I think this question gets to an underlying normative disagreement about the identity and fundaments of the European Union and a political disagreement about problems and chances with regard to the actual status of the European integration and its development in the foreseeable future. It should be clear that the European Union has remained an international organization of sovereign states based on international agreements and that some hopes connected with the “Treaty establishing a Constitution for Europe” had to be abandoned with its failure in 2005 and its replacement by the much more sober Treaty of Lisbon 2009. Since then the problems and the political antagonisms in the EU, in its Member States and in the region have increased rather than decreased. This is probably not the best time for solving differences by rule setting, binding legal interpretation and legal enforcement proceedings – short: for using the “law mode” between the EU Member States in questions of deep-seated value differences. Therefore it seems appropriate for me to see Articles 2 and 7 TEU as something rather political than legal and to be moderated by “give and take” (which can well include the persuasiveness of pressure) instead of legal argument. That is why I think that the vagueness of Article 2 TEU, the weakness of Article 7 as an instrument of enforcement and the reduced jurisdiction of the European Court of Justice in this field are and will be just right for a fairly long time. There is a connection between a minimum of consensus and jurisdictional methods of conflict solution not only in a society but also in an international context. I believe that the slight majority for the Brexit would not have been reached without the outrage in certain groups of UK citizens about some jurisdiction of the European Court of Human Rights.

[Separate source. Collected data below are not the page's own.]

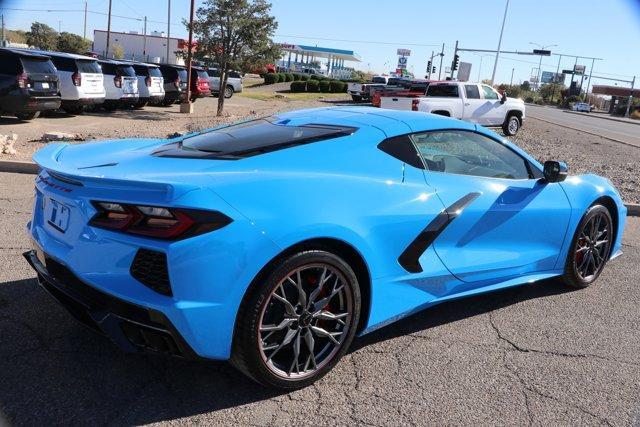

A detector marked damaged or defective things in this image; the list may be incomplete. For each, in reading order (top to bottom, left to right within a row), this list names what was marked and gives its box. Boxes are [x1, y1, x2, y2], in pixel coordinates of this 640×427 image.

cracked asphalt [1, 172, 640, 426]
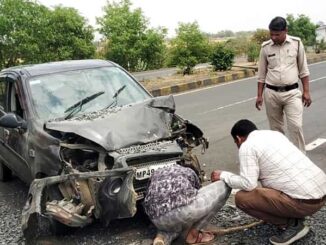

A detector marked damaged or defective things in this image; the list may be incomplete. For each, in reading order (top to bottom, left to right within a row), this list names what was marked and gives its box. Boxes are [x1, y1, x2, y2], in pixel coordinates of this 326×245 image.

dented car body [0, 59, 209, 237]
damaged silver car [0, 60, 209, 238]
crumpled car hood [45, 95, 176, 151]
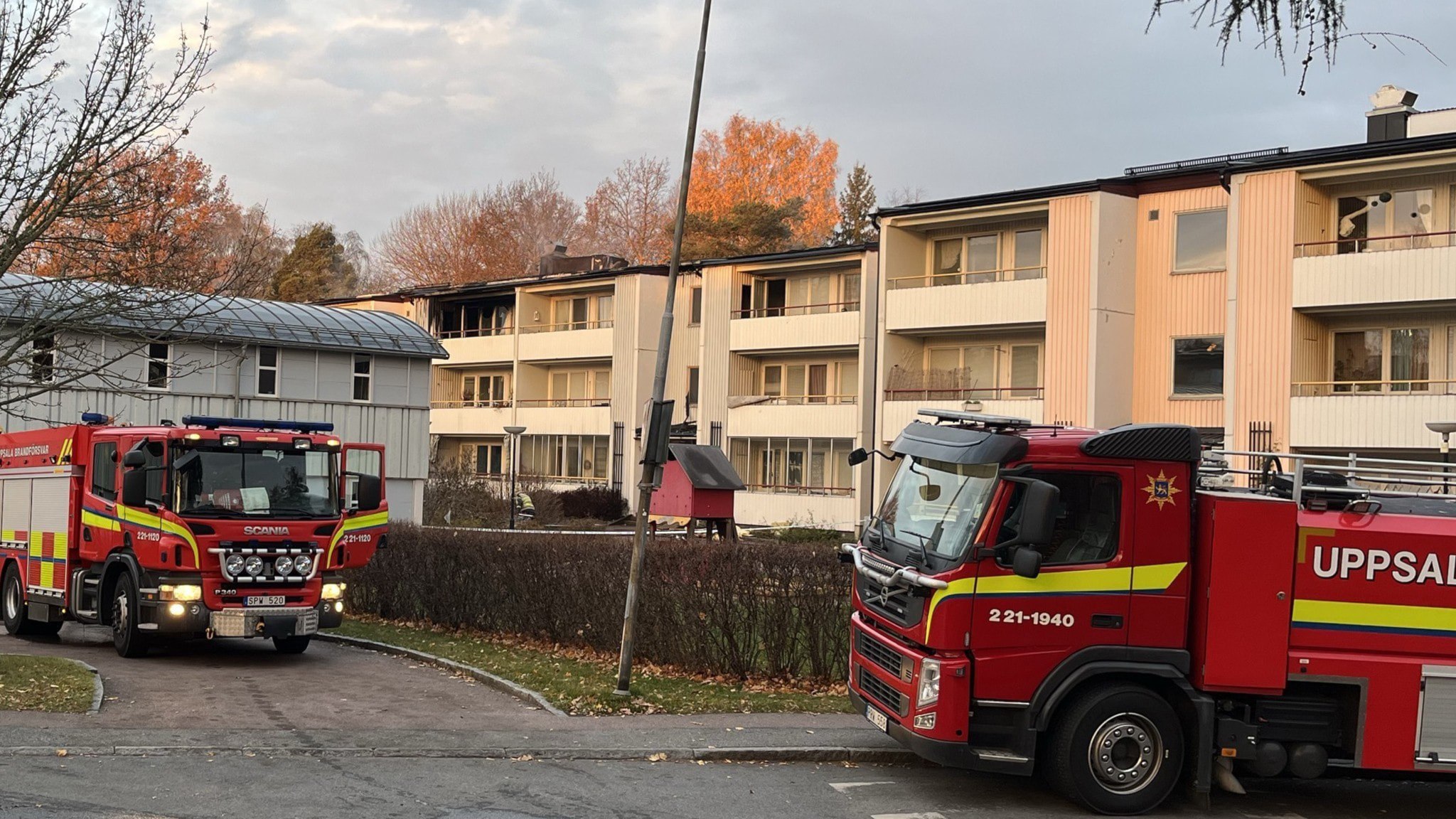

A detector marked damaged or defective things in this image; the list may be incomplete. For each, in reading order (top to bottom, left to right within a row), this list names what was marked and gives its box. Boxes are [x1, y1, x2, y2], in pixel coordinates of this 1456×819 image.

burnt roof section [873, 129, 1456, 217]
burnt roof section [1, 272, 442, 355]
burnt roof section [666, 443, 745, 486]
burnt roof section [1083, 422, 1205, 463]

Is that not a very pessimistic perspective on the European integration project?
No, I am only pessimistic with regard to using the Article 7 mechanism for homogenizing split basic values within or even between the societies of the Member States. But there are some elements that can be understood as hints for a more optimistic view in a patient long-term perspective. The first is that it is just the combination of European problems that seem to be helpful for what has been discussed as a “European public sphere” for a long time. Euro crisis, migration crisis or Brexit – just to mention some of the key issues of conflict – promote the knowledge or even understanding of European problems and their dependency on co-operation and reciprocal respect for different views and interests. That is why I think that there are good reasons to solve even such conflicts like the actual one with and within Poland as long as the classical European mode of patient and persistent negotiation is not replaced by attempts to force subjection. And it is such a climate of patient and persistent negotiation in a developing European public sphere where also recommendations from the outside should have more influence upon the inner-societal debate than they will probably have in combination with the threat of enforcement instruments.
The interview was conducted by Dana Schneider and Ann-Sophie Hillmann.